I grew up in Anniston, AL during the infamous reign of Governor George Wallace. My family’s history was and still is based in sharecropping in Georgia. My grandfather and grandmother left Georgia looking for something better and eventually jumped out of the frying pan landing in Anniston.
God’s Playground
 
I grew up in Anniston, AL during the infamous reign of Governor George Wallace. My family’s history was and still is based in sharecropping in Georgia. My grandfather and grandmother left Georgia looking for something better and eventually jumped out of the frying pan landing in Anniston. My mother burden with a third grade education began her career in her preteens as a domestic worker. She moved   my sisters and me from Anniston to Dayton, OH where I started the ninth grade at Roosevelt High School. Art at Roosevelt was a passionate discovery that set me on my present path.
 
Living in Alabama introduced me to the joy and pain of religion and all of its components. I learn the power of the word and the spiritual relief of a good Sunday sermon. I was strongly instructed in the heavenly rewards for the righteous and the deadly destructive heat and suffering of Hell’s fire for those who do not abide by the word of God.
 
A Few years ago, a thought fought its way into my consciousness and refused to leave until we had a discussion. Throughout human history, we have all believed that if we lived right and obeyed His teachings, we were assured a place in Heaven. I asked myself, “If so many people are going to Heaven, would it not be over populated. What would they do all day when everything was provide by the Father?
Anything that they wished to do, I said.” If God is what we all believe him to be, his children would be free to roam the clouds of heaven as they wished without fear or restriction. All of Heaven would be theirs to explore and enjoy. God’s Playground evolved from this concept.
 
Jubilation At The Gate
 
Jubilation is the first painting using this concept. Jubilation depicts three souls that have just been released from Purgatory.  The figure of the African American male stands at the gates of heaven preparing to enter into God’s Kingdom. He is over come with emotions and began to celebrate as he announces his arrival to the occupancies on both sides of the gate. The female figure that stands behind his celebrates his good fortune and echoes his joy. The youth on the left blows the horn of Joshua to officially welcome him and demands that the gates be open to herald the entry of Heaven’s newest angel.
 
Just Cause Life Throwed You A Curve Don’t Mean You Have To Catch It
 
I teach painting and drawing at Benedict College.
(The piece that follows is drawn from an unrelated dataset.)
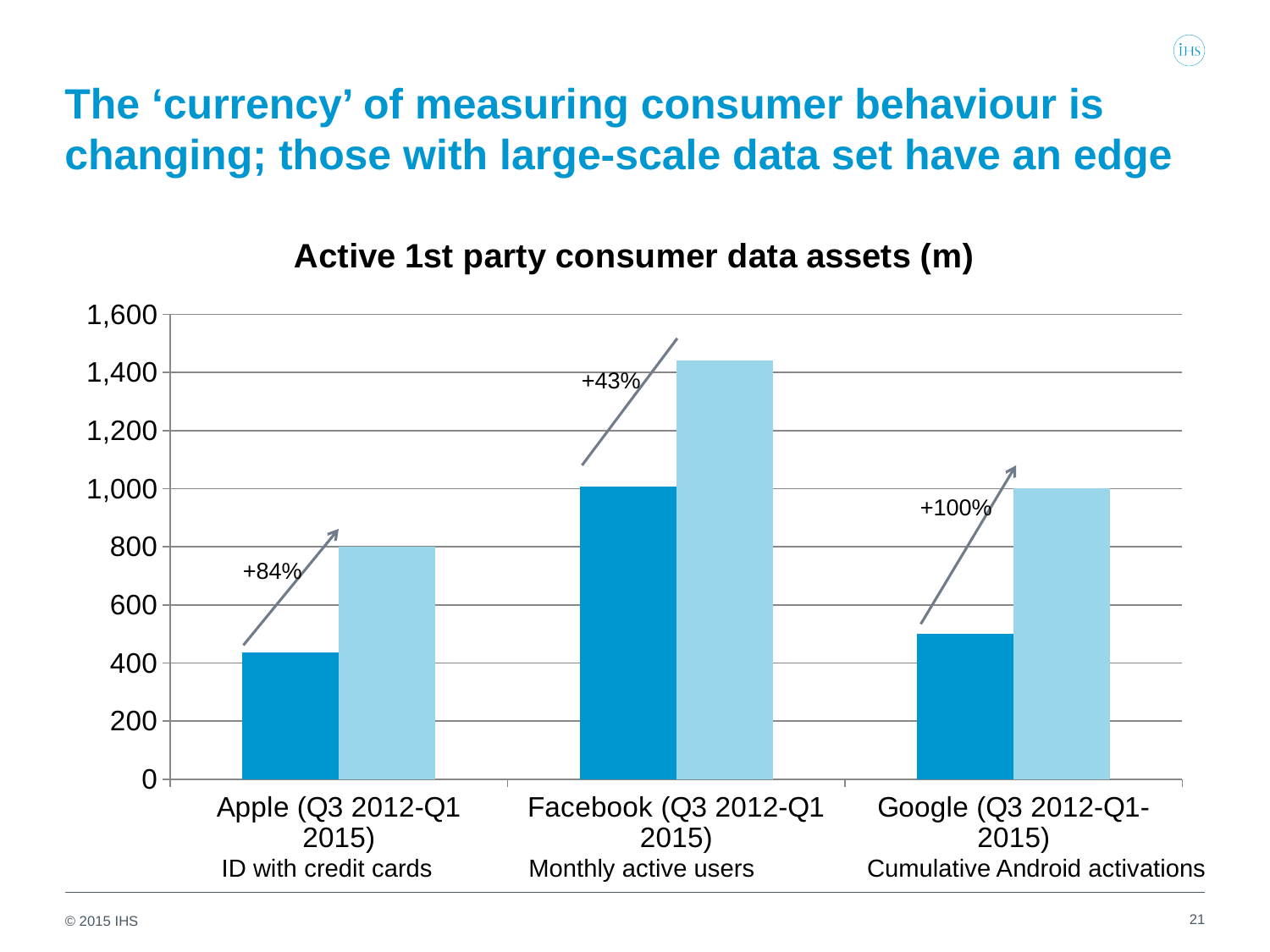
What growth percentage is annotated for Facebook (Q3 2012-Q1 2015)? +43% What is the title of the chart? Active 1st party consumer data assets (m) What growth percentage is annotated for Apple (Q3 2012-Q1 2015)? +84% Which is larger: the light blue (later) bar for Apple or the dark blue (earlier) bar for Facebook? the dark blue bar for Facebook Is the value of the light blue (later) bar for Facebook greater or less than 1,400? greater Which company has the largest annotated growth percentage? Google What type of chart is shown on the slide? bar chart What growth percentage is annotated for Google (Q3 2012-Q1 2015)? +100% How many companies (categories) are shown on the x axis of the chart? 3 Which company has the smallest annotated growth percentage? Facebook Is the value of the dark blue (earlier) bar for Apple greater or less than 600? less Which company has the tallest bar in the chart? Facebook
I was also a tenured faculty member at the University Of Akron. I spent seven years from 1979 to 1987 teaching and creating art at Ahmadu Bello University in Zaria, Nigeria. The seven years I spent abroad left me ill prepared for what confront me when I returned in 1987. My first job back was at the Martin Luther King Jr. Middle School. Working with Nigerian college students and my absences from the United States for long periods of time did not prepare me for the seemingly downward spiral that our children seem to be descending. I interacted with young kids who were daily exposed to some of the most horrendous conditions imaginable. The early exposure to poverty, violence and often broken homes led to a cynicism that was painful to watch and accept. I was there for one year but it left a profound impression on me that I knew when the time was right would manifest itself in my art. “Just Cause Life Throwed You A Curve Don’t Mean You Have To Catch It
is the outcome of my first contact with our youth upon my return to the United States.
 
Many of us are born into poverty, beaten down by discrimination and further handicapped by an inadequate education. Do you just play the hand that life has dealt you, accept your fate or strive to draw to a full house from Mother Nature store.
 
The kid in this painting stands alone. He holds an ill-defined baseball glove that offers one solution if you are uniquely qualified. His expression is defiant and offers the notion that he will fight for what he wants and deserve. No hand is forever. No condition is permanent. Life is full of opportunities for the prepare mind.